Opdrachten.
**a)** Neem uit het reisverslag aan boord het stuk over dat begint met de woorden "Het is al eens" en eindigt met "daarna alles gepost.".
**b)** Schrijf het reisverslag over het leven aan boord verder, te beginnen na de laatste zin.

Leestekst.
--------------------------------

Het is al eens eerder vermeld, door op een foto te klikken wordt die sterk vergroot en meestal aanzienlijk beter van kwaliteit. Klik daarna op het pijltje om een pagina terug te gaan en je zit weer in het verslag.
Zaterdag 29 augustus.
Covid rukt op westwaarts, maar het is nu niet meer mogelijk om de afspraak in Toulouse af te zeggen. Het risico van opnieuw een gebroken as is te groot. Zolang we op het schip zijn is het risico aanvaardbaar. Eigenlijk is het schip een ideale quarantaine plek, maar ja, proviand moet zo nu en dan toch ingeslagen worden. Het heeft vannacht kennelijk wat geregend, maar we hebben niets gemerkt. Nu dus toch even de dekken zwabberen. Daarna werk ik het blog van de afgelopen weken bij, Sanne gaat een poosje wandelen langs het kanaal. Het blog kost me verder de hele middag, samen met Sanne de foto’s er voor uitgezocht en geprepareerd en daarna alles gepost.
Zondag 30 augustus.
Sanne zet de wasmachine aan het werk en haalt brood (bijna een uur lopen), maar ze beweegt graag. Het is behoorlijk fris met een kille (of liever koude) en stevige Noorden wind recht achterop. We blijven bijna de hele dag binnen. Soms tussen de buien even buiten. In de avond blijkt de was nog steeds niet droog en halen we het spul maar naar binnen, geeft wel een troep in de kajuit. Rond 18.30 arriveert zowaar een Frans zeiljacht en meert achter ons af. De tweede overnachting op deze plek sinds een week.

--------------------------------

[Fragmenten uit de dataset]
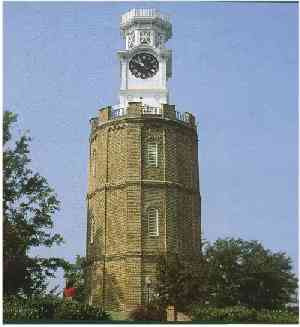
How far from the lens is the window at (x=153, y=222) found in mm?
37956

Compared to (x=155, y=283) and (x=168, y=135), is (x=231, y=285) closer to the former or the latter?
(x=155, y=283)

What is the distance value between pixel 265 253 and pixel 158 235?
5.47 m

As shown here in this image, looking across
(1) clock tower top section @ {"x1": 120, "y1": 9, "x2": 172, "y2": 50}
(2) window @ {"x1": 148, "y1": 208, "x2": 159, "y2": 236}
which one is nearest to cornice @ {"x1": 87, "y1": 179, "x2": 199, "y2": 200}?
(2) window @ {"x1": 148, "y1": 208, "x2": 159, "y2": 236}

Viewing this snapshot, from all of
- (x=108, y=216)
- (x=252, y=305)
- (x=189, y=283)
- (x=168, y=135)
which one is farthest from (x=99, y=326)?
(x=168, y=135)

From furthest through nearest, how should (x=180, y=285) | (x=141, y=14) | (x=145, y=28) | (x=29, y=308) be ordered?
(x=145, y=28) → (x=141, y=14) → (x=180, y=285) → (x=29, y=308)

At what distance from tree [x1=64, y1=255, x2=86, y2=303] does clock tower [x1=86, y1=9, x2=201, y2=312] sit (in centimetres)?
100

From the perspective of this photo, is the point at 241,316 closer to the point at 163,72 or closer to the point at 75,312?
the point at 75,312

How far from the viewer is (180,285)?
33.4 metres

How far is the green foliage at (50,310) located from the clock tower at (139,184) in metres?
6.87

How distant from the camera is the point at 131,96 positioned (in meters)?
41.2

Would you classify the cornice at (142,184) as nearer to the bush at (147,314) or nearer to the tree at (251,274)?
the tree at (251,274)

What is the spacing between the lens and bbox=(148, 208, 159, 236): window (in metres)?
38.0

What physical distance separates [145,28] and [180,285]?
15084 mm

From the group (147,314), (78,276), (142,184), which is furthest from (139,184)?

--------------------------------

Antwoorden op volgorde.
**a)**
Het is al eens eerder vermeld, door op een foto te klikken wordt die sterk vergroot en meestal aanzienlijk beter van kwaliteit. Klik daarna op het pijltje om een pagina terug te gaan en je zit weer in het verslag.
Zaterdag 29 augustus.
Covid rukt op westwaarts, maar het is nu niet meer mogelijk om de afspraak in Toulouse af te zeggen. Het risico van opnieuw een gebroken as is te groot. Zolang we op het schip zijn is het risico aanvaardbaar. Eigenlijk is het schip een ideale quarantaine plek, maar ja, proviand moet zo nu en dan toch ingeslagen worden. Het heeft vannacht kennelijk wat geregend, maar we hebben niets gemerkt. Nu dus toch even de dekken zwabberen. Daarna werk ik het blog van de afgelopen weken bij, Sanne gaat een poosje wandelen langs het kanaal. Het blog kost me verder de hele middag, samen met Sanne de foto’s er voor uitgezocht en geprepareerd en daarna alles gepost.

**b)**
Ondanks de perfecte uitleg bij de distributeur komen ze er niet uit en moet een Hollander ze uitleggen wat ze moeten doen alvorens ze de stroom kunnen aansluiten. Lezen is voor sommige Fransen al net zo moeilijk als varen voor bijna allen. We maken een planning voor de komende dagen voor de tocht naar Toulouse. We reserveren een plek in de haven Saint Sauveur. Geen plek waar ge graag liggen vanwege het gigantische verkeerslawaai, maar het kan moeilijk anders omdat we op maandagochtend al om 8 uur ons bij de passerelle voor de VNF haven moeten melden.
Maandag 31 augustus.
We verhalen het schip om bij het stroompaaltje van de achterburen te kunnen: die vertrekken namelijk al om 9 uur, maar je koopt stroom voor 24 uur, dus hebben we nu ruim 10 uur gratis stroom en water. Ons bent zunige Hollanders nietwaar? Sanne poetst de boot van binnen en ik stel de dakramen af op de voor- c.q. najaar-stand, na overigens de meeste platanen spikkels rondom die raampjes verwijderd te hebben, wat dit jaar moeilijker gaat dan andere jaren. Het bijschilderen laat ik natuurlijk aan Sanne over. De wind is gaan liggen en we kunnen weer buiten eten.
Dinsdag 1 september.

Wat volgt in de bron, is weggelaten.